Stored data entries
◆ ◆ ◆

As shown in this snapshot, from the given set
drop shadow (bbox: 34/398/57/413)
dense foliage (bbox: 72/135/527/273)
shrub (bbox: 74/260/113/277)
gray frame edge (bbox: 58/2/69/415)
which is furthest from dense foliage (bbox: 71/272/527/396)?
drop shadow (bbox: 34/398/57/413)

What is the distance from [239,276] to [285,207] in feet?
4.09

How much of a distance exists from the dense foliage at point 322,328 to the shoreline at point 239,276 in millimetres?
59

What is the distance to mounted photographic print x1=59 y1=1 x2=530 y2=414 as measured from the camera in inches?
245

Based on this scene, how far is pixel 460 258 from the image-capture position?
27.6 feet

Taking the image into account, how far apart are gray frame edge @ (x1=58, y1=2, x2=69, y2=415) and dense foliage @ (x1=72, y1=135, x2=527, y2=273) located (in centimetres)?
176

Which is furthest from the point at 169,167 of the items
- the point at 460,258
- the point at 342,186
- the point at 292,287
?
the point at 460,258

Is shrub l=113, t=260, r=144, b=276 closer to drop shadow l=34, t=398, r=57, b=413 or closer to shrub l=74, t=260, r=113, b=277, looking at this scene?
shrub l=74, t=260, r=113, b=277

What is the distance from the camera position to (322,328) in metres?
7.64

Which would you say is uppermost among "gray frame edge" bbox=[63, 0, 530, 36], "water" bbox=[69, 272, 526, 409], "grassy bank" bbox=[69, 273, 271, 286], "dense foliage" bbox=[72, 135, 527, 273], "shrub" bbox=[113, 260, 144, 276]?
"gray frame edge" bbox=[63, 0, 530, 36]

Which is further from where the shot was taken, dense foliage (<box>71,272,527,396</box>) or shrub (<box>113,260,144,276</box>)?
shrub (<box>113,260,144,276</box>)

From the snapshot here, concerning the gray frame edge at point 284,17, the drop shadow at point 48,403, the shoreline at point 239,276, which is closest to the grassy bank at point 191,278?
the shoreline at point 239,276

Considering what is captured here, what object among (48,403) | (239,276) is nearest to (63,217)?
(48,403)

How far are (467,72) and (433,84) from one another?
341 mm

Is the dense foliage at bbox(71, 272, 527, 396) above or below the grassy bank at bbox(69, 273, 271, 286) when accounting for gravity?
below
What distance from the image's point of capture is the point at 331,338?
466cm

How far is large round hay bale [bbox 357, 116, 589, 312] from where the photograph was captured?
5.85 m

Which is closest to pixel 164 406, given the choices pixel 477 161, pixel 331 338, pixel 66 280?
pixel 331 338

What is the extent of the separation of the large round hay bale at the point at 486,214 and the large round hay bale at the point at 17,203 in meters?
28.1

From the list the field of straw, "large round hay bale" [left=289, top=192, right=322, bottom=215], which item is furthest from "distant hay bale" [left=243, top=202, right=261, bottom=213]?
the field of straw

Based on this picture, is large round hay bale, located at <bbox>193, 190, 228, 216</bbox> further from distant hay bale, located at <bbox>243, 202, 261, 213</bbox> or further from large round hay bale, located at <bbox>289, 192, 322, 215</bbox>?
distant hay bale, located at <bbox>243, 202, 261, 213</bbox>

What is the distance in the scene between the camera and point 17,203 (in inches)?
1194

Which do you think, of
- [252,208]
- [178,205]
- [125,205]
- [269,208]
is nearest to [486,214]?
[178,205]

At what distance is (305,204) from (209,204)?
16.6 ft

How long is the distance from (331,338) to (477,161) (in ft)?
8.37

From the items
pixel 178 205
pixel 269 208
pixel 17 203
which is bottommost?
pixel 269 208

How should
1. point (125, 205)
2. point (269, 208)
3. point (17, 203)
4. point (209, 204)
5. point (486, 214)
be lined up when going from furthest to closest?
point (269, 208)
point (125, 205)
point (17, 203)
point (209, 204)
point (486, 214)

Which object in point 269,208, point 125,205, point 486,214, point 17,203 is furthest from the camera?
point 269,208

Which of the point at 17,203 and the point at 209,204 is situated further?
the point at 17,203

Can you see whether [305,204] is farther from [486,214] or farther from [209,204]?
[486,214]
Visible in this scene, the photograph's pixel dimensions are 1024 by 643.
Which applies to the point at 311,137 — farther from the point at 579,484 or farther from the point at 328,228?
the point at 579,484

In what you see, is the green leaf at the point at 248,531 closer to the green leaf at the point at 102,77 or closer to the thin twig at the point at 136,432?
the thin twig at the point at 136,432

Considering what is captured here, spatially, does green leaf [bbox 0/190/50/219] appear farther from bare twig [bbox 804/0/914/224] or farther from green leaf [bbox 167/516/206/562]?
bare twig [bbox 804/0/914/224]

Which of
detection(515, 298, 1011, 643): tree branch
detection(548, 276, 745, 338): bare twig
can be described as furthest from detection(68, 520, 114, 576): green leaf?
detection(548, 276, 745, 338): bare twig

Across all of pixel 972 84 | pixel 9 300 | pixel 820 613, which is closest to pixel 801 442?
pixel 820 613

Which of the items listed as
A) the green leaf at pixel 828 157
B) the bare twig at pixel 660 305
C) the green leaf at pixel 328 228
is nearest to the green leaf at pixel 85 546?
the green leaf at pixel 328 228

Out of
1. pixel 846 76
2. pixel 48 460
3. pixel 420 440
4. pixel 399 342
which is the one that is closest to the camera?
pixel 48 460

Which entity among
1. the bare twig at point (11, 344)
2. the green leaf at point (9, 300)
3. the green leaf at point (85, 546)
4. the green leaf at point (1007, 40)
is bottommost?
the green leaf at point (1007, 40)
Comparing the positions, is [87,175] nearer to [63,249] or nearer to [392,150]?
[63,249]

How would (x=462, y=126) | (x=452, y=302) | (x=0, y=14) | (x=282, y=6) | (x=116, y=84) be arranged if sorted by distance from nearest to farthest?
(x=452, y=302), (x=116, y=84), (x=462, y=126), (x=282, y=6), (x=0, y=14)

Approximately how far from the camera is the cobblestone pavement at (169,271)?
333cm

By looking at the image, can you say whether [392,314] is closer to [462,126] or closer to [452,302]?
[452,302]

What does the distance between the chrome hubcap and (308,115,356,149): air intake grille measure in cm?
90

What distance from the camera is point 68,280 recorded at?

◆ ◆ ◆

• [Direction] Rewrite the listing from the line with "Approximately how far" through its end, swapping "camera" for "lens" and leaving everything else as it is.

• [Solution to the problem]
Approximately how far from the lens is the cobblestone pavement at (169,271)?
333cm

By looking at the image, can you say whether [392,314] is closer to [462,126] or closer to [452,302]?
[452,302]

What does the distance between the chrome hubcap and (308,115,356,149): air intake grille measure in cm?
90

What distance from the lens is point 68,280 recorded at?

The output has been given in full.